Data extracted from a collection
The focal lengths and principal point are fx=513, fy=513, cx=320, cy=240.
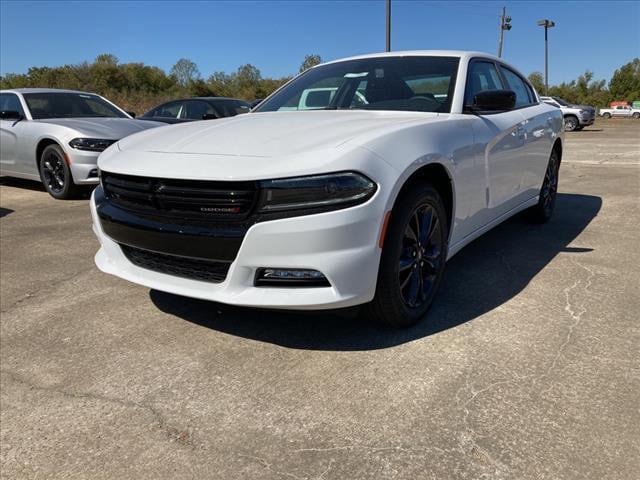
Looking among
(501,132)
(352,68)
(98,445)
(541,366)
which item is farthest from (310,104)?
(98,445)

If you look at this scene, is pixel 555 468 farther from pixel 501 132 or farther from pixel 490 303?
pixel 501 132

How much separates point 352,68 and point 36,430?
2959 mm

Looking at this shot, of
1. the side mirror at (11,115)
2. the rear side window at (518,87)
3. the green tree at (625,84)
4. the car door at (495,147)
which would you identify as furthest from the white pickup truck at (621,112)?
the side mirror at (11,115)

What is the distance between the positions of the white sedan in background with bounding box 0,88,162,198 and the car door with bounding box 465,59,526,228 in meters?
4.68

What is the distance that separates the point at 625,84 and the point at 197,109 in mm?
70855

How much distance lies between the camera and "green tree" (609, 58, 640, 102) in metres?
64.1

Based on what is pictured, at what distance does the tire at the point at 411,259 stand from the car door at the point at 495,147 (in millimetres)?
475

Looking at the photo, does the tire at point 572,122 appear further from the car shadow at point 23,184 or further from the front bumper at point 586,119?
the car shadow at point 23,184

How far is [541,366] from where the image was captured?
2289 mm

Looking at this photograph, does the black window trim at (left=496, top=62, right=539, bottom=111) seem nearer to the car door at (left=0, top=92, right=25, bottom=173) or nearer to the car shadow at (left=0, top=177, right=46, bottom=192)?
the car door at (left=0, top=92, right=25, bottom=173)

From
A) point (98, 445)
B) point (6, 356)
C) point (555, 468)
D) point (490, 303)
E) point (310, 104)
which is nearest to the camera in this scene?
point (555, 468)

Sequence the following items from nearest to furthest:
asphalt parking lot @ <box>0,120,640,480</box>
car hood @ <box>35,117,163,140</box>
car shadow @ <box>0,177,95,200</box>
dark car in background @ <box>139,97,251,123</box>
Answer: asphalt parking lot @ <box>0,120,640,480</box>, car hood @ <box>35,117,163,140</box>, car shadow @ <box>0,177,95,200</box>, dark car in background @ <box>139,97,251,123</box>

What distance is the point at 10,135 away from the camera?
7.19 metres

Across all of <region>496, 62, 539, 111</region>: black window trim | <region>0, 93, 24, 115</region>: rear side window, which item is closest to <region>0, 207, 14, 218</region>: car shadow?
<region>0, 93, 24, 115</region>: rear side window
==
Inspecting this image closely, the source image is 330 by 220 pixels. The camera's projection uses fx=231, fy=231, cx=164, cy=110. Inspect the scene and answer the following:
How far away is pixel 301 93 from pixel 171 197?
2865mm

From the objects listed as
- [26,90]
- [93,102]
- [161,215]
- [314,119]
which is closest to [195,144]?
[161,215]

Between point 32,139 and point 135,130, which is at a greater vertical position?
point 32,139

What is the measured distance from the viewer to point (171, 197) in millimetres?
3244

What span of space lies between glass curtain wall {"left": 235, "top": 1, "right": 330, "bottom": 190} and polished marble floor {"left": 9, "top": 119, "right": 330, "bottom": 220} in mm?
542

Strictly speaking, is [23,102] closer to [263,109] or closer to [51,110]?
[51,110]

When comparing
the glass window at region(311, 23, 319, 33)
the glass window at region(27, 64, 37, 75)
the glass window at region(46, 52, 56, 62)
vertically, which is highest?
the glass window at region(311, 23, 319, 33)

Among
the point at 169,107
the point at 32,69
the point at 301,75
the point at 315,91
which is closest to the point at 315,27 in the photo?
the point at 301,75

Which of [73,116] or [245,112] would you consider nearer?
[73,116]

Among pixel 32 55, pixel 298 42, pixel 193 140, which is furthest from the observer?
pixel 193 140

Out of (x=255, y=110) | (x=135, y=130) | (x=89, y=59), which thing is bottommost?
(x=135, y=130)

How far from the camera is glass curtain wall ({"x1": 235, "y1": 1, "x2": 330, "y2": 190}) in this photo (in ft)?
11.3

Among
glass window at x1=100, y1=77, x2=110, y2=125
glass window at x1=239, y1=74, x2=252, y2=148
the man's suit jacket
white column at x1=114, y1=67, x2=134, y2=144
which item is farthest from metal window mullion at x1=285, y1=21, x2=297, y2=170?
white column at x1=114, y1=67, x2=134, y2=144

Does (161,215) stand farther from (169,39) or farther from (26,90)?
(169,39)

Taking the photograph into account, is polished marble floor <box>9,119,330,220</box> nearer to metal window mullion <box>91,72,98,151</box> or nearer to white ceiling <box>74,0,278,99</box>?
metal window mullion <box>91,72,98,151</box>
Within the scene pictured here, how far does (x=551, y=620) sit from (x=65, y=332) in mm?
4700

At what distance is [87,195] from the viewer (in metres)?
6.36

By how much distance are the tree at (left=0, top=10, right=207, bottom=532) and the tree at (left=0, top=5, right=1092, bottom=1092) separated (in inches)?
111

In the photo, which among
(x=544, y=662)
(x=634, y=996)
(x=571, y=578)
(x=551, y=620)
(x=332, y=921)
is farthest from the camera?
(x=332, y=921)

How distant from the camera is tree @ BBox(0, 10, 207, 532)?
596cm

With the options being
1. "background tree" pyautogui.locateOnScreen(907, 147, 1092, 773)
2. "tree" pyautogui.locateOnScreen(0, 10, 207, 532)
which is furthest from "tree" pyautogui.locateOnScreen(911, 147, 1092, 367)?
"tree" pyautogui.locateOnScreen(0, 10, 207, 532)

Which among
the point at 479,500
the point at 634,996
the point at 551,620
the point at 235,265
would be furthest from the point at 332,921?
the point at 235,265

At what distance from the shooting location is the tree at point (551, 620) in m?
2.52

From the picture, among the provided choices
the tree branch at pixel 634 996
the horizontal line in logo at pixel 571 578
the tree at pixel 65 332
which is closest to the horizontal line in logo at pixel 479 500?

Requirements: Return every line of the material above that contains the string "black". Case counts.

Task solution:
Looking at this photograph, does the black window trim at (left=496, top=62, right=539, bottom=111) seem nearer to the car door at (left=0, top=92, right=25, bottom=173) or nearer to the car shadow at (left=0, top=177, right=46, bottom=192)?
Across all of <region>496, 62, 539, 111</region>: black window trim | <region>0, 93, 24, 115</region>: rear side window, which item is closest to <region>0, 207, 14, 218</region>: car shadow?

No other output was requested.